Excerpts of labeled region data
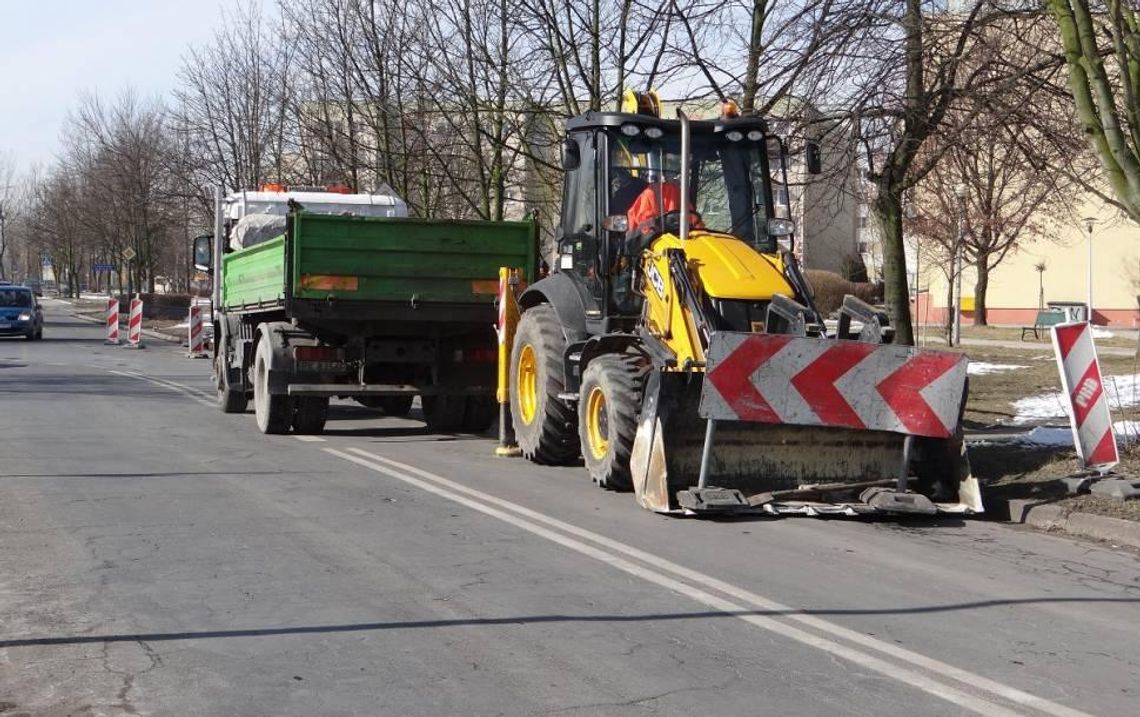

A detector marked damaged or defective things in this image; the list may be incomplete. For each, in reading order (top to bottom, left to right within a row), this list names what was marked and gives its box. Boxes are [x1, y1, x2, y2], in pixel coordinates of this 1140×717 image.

cracked asphalt [2, 298, 1140, 711]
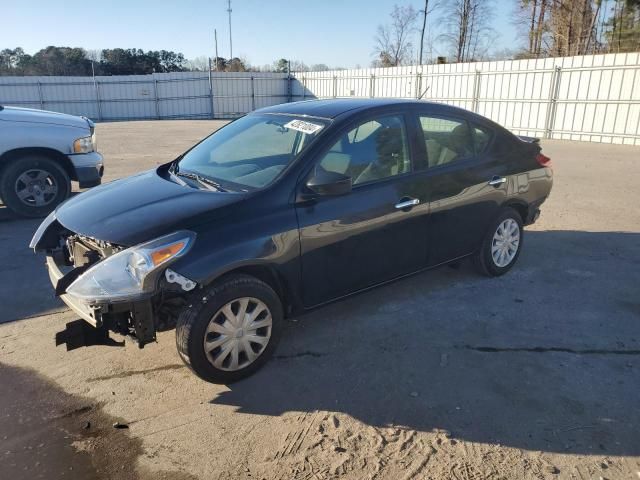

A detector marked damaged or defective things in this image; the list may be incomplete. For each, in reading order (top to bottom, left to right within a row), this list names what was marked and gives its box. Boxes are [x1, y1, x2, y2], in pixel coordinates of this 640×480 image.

crushed front bumper [46, 253, 158, 346]
damaged front end [29, 216, 198, 350]
exposed headlight assembly [66, 231, 195, 302]
broken headlight [65, 230, 196, 304]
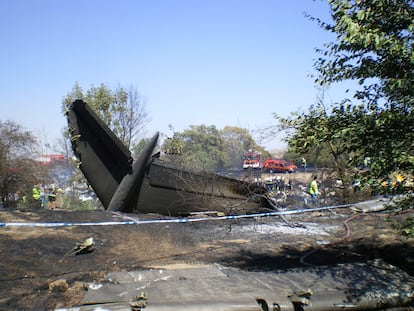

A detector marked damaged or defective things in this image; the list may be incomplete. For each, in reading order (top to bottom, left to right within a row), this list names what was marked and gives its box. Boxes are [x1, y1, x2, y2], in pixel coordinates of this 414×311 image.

broken fuselage section [64, 101, 266, 216]
charred aircraft wreckage [67, 100, 268, 217]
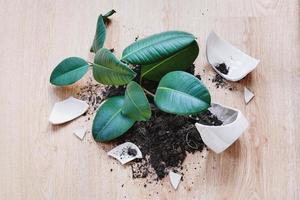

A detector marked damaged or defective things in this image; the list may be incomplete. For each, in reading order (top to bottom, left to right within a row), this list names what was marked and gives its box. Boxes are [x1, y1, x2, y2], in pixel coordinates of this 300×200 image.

broken white pot [206, 31, 260, 81]
broken white pot [48, 96, 88, 124]
broken white pot [107, 141, 142, 165]
broken white pot [195, 103, 248, 153]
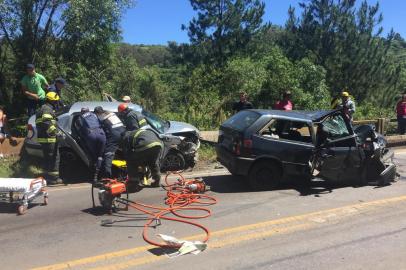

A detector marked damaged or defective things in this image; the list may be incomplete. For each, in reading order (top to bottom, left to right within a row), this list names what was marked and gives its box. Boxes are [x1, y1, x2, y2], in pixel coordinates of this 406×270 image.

*Challenge:*
Reproduce the lines of the listing between the line holding "this 300×200 image." and the line holding "broken white pot [195, 103, 248, 153]", inclusive, without any changes.

*Task output:*
A detector marked damaged or defective things in this image; the list may be incomplete. For each, in reading order (top to bottom, left to right within a row), this list names what was marked and gives its box. Boxes are [x1, y1, x2, y2], in pixel coordinates of this 300×200 image.

broken white pot [206, 31, 260, 81]
broken white pot [48, 96, 88, 124]
broken white pot [107, 141, 142, 165]
broken white pot [195, 103, 248, 153]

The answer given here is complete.